(Billet 94) – L’émoi sucré de ramadan

(Billet 94) – L’émoi sucré de ramadan

Une seul ch-hiwa vous manque et tout est dépeuplé, pourrait-on dire quand on voit les comportements étranges des gens durant ce mois de jeûne. Le mois, on le dit sacré, sans doute parce que les gens sont sacrément énervés, et de fait, en toute logique, s’installe une directe corrélation entre l’avancée de la sainte journée, la montée de la température ambiante et l’échauffement des jeûneurs. Parfois, souvent même, ces derniers chauffent sans même la canicule…

Et voilà donc nos gens qui, le matin, entament leur longue journée au volant de leurs voitures, dans les taxis, les bus, les triporteurs, à pied… L’humeur n’y est pas, ou alors mauvaise, ou simplement morose. L’habitude du petit-déjeuner manque et le manque s’installe chez les jeûneurs… en début de journée, les gens sont simplement calmes, quasi résignés. Et comme jeûner ne veut pas forcément dire prier, l’acte I du ramadan est de s’intéresser à l’heure du coucher du soleil, qui correspond à la fin du sommeil.

La journée passe, dans une torpeur qui torpille toutes les potentielles initiatives. On ne va pas au travail pour produire, mais pour attendre le moment de faire ripaille. A 16 heures, les gens sortent du bureau, les enfants sortent des écoles et les conducteurs sortent de leurs gonds.

Les chauffeurs de ces épaves que l’on...

tient à appeler bus sont plus négligents que de coutume, et les taximen sont plus diligents que d’habitude. Les feux de circulation alternent mais les conducteurs n’en ont cure, voyant rouge car pressés d’aller se mettre au vert. Et ça klaxonne furieusement, ça slalome, ça éructe et ça insulte… on dirait chez certains nôtres que quand l’aliment n’entre pas en bouche, l’injure en sort, comme pour conjurer le sort… On se précipite alors dans les boulangeries, un lieu de pré-rupture du jeûne, avec le nez et les yeux, en attendant mieux, en rêvant au repas copieux. Viennoiseries, gâteries et autres sucreries transforment le mois sacré en émois sucrés.

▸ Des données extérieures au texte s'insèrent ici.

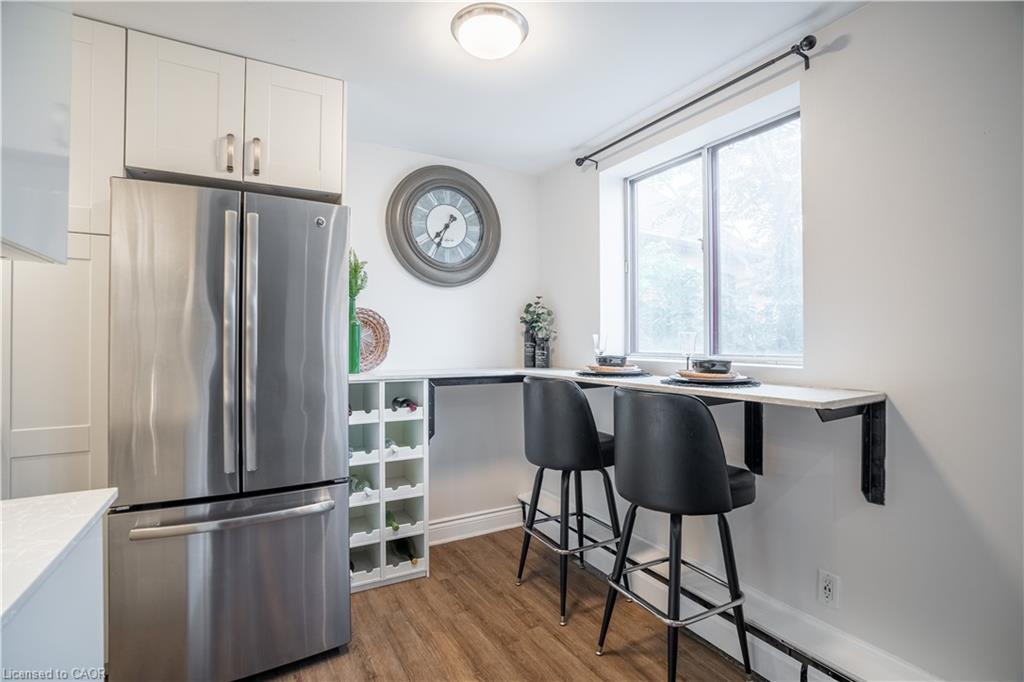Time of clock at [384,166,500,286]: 7:34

Et de fait, durant une heure, en milieu d’après-midi, la circulation devient anarchique, avec des gens, ne respectant plus aucune règle que celle du manque. Puisque la loi divine est observée, pourquoi s’encombrer de celle des hommes ? Et puis arrive l’heure du coucher, et du bouffer… Avant, le ftour démarrait avec de la musique andalouse pour caresser les oreilles, mais ça, c’était avant… aujourd’hui ces mêmes oreilles sont oppressées par les glapissantes pubs d’opérateurs offrant 50 giga et celles, assourdissantes, de promoteurs proposant 50 m²...

Mais bon, du moment que la zerda est là… inspirée de Pantagruel, et Gargantua aussi.